[RECORDS SHOWN]:
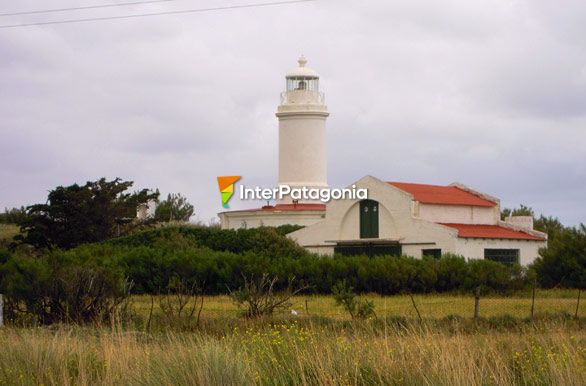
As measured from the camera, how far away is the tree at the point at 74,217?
2005 inches

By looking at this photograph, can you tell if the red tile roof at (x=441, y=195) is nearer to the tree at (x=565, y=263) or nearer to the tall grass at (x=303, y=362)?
the tree at (x=565, y=263)

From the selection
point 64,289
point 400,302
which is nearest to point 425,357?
Answer: point 64,289

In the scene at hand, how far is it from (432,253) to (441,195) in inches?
167

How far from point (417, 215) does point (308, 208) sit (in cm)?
1174

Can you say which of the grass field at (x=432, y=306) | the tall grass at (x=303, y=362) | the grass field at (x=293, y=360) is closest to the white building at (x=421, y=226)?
the grass field at (x=432, y=306)

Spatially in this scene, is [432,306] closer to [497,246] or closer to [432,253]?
[432,253]

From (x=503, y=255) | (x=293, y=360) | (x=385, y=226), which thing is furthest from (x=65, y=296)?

[AIM OF THE TASK]: Copy all of the items above word for word, leaving out the pictures.

[IN RESPONSE]:
As measured from the camera, how far away is the tree at the point at 74,217?
2005 inches

By looking at this photograph, can you tell if the red tile roof at (x=441, y=195) is nearer to the tree at (x=565, y=263) or nearer to the tall grass at (x=303, y=362)?
the tree at (x=565, y=263)

From the selection
point 64,289
point 400,302
which is nearest to point 425,357?
Answer: point 64,289

In the scene at hand, how far is it from (432,253) to (441,195) in inches?
167

How far from point (417, 215) does point (308, 208) sit (in cm)?
1174

Can you say which of the grass field at (x=432, y=306) | the tall grass at (x=303, y=362) | the grass field at (x=293, y=360) is closest to the white building at (x=421, y=226)?
the grass field at (x=432, y=306)

Spatially in this scene, is [432,306] closer to [497,246] or closer to [432,253]?
[432,253]

From (x=503, y=255) | (x=293, y=360) | (x=385, y=226), which thing is furthest from (x=65, y=296)?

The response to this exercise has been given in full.